▸ **Your instructions**
Format the material as a Markdown table with the columns Row and Line, numbering each nonblank line and leaving out blank lines.

▸ **Rows from a spatial reasoning dataset**
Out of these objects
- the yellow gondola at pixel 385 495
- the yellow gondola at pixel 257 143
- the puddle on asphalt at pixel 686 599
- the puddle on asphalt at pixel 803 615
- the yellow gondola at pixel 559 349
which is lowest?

▸ **Written response**
| Row | Line |
|---|---|
| 1 | Out of these objects |
| 2 | - the yellow gondola at pixel 385 495 |
| 3 | - the yellow gondola at pixel 257 143 |
| 4 | - the puddle on asphalt at pixel 686 599 |
| 5 | - the puddle on asphalt at pixel 803 615 |
| 6 | - the yellow gondola at pixel 559 349 |
| 7 | which is lowest? |